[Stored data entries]

————

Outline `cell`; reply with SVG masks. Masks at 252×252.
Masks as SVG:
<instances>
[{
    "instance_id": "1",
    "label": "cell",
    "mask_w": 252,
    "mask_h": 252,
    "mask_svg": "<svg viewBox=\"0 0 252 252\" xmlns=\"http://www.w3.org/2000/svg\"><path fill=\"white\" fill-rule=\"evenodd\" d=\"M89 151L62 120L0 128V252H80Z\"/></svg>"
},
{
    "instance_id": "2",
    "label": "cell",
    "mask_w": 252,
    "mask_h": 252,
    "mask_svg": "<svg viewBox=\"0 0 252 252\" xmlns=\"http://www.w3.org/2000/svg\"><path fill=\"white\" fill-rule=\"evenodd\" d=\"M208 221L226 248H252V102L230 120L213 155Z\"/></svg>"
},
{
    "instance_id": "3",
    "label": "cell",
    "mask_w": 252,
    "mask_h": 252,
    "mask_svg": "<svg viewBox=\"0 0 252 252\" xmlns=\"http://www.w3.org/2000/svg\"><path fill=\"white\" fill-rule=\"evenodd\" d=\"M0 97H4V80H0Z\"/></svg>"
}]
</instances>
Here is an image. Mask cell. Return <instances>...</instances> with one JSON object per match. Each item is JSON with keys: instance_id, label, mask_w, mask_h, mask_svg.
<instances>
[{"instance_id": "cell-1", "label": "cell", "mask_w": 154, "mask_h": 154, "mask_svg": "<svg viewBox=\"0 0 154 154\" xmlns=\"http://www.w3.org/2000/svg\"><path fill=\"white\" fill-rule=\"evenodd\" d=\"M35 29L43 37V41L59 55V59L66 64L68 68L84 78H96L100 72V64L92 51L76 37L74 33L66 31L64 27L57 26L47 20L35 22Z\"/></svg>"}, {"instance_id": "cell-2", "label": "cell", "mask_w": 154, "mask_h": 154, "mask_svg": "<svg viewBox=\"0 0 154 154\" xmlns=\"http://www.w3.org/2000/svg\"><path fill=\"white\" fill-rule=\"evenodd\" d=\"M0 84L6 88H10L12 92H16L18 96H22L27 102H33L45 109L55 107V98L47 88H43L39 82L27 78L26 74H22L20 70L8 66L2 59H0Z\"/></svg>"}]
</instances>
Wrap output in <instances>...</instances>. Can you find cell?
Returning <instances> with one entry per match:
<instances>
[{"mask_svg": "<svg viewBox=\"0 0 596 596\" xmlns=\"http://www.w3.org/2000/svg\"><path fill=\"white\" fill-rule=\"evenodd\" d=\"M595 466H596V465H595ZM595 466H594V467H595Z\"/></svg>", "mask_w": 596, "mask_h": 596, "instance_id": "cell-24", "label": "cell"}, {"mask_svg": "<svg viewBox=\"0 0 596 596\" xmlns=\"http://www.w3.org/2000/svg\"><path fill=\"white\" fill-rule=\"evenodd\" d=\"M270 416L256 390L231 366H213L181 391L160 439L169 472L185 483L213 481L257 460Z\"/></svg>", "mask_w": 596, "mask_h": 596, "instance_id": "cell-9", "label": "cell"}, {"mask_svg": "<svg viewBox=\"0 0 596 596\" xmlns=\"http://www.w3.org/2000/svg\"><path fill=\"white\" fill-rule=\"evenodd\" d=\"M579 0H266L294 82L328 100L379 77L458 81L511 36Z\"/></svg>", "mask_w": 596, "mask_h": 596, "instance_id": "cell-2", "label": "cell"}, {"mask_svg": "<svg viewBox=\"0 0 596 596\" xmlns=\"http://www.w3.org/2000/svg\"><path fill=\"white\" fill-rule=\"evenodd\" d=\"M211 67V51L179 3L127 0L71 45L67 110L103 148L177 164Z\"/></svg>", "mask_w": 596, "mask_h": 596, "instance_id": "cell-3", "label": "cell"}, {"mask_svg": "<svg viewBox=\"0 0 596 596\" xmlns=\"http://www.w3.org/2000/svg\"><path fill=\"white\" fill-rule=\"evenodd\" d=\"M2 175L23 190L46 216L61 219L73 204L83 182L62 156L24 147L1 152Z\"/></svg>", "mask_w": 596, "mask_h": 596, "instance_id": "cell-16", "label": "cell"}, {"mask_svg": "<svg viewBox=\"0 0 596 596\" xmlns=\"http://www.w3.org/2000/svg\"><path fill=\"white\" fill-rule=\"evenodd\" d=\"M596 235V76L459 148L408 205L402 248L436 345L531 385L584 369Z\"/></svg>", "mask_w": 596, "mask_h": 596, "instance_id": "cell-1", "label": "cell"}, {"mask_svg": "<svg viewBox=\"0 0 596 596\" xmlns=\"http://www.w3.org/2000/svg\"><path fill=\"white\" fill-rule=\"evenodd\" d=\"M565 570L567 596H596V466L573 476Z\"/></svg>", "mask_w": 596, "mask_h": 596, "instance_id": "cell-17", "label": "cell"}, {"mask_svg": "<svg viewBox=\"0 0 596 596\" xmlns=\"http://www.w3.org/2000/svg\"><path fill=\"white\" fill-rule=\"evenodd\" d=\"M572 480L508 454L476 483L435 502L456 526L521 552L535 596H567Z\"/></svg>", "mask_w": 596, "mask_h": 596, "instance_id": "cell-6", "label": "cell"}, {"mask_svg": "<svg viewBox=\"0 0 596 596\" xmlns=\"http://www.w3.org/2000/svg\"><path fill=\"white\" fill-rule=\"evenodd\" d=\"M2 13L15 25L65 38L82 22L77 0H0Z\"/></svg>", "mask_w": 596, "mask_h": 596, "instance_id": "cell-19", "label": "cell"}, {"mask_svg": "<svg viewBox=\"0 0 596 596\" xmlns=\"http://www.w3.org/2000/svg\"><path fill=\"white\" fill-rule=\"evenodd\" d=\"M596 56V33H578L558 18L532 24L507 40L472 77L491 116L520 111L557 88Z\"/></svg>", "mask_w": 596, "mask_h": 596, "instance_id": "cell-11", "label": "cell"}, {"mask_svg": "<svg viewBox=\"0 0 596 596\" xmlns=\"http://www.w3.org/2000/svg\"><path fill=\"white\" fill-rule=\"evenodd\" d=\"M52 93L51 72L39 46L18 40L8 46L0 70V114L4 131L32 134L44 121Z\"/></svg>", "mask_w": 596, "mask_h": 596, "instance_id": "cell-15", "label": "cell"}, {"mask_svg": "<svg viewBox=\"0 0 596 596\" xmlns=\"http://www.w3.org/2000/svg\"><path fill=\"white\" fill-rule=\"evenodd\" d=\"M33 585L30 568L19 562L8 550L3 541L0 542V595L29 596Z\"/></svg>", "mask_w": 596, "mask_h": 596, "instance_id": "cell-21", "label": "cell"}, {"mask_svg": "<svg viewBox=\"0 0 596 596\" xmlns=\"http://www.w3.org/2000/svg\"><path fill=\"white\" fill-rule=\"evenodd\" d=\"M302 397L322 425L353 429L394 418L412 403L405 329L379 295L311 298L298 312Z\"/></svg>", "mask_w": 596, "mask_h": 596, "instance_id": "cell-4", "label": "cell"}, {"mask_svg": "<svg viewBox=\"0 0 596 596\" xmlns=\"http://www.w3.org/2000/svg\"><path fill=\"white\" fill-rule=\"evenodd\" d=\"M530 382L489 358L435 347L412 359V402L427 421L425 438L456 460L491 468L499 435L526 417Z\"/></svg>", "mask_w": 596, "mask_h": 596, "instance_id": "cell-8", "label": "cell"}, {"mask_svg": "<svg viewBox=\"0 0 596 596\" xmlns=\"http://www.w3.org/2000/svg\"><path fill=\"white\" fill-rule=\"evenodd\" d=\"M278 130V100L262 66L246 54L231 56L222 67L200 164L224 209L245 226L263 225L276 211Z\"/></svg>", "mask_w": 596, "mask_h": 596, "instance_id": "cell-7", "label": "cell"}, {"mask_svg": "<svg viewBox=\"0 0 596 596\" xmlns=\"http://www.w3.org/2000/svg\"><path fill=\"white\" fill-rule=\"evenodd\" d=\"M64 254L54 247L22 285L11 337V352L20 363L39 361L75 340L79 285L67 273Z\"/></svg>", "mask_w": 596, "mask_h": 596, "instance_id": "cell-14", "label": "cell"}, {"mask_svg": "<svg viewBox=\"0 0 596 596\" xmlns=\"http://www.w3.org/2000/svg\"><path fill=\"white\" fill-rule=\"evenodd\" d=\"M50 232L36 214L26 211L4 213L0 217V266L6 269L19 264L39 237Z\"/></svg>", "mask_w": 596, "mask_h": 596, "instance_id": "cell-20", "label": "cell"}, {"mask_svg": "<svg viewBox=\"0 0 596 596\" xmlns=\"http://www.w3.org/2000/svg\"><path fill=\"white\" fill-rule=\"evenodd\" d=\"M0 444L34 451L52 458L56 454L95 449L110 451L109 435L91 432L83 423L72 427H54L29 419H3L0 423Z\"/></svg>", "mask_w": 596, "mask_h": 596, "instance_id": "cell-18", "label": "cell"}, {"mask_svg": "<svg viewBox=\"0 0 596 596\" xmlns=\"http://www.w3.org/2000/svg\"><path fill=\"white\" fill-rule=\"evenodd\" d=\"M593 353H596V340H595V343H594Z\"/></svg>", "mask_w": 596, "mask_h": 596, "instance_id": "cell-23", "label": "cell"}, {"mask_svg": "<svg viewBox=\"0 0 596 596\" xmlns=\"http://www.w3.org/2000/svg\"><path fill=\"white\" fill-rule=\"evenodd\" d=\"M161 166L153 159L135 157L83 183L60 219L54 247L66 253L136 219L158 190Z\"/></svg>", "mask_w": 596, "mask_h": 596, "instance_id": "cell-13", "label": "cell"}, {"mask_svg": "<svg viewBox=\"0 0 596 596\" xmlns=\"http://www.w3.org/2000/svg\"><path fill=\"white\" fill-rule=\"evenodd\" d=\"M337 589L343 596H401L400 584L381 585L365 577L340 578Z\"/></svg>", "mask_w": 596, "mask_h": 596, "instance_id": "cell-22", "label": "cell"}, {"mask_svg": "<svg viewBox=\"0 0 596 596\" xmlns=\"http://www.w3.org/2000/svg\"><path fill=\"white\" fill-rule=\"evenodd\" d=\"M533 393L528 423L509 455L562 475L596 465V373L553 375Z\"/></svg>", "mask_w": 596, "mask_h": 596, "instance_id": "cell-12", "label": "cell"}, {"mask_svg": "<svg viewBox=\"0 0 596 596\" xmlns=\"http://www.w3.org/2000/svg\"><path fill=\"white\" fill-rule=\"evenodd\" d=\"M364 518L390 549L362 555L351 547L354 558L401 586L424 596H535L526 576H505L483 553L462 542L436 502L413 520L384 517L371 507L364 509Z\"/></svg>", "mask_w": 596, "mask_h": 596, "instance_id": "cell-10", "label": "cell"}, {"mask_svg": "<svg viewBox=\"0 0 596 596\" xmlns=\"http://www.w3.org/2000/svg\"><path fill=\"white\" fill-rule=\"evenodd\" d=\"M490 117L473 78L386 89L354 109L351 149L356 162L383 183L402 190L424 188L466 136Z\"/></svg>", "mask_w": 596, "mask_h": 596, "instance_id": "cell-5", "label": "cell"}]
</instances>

————

Count the lines in the material above that contain the string "with". Give only the number.

▸ Exercise response
3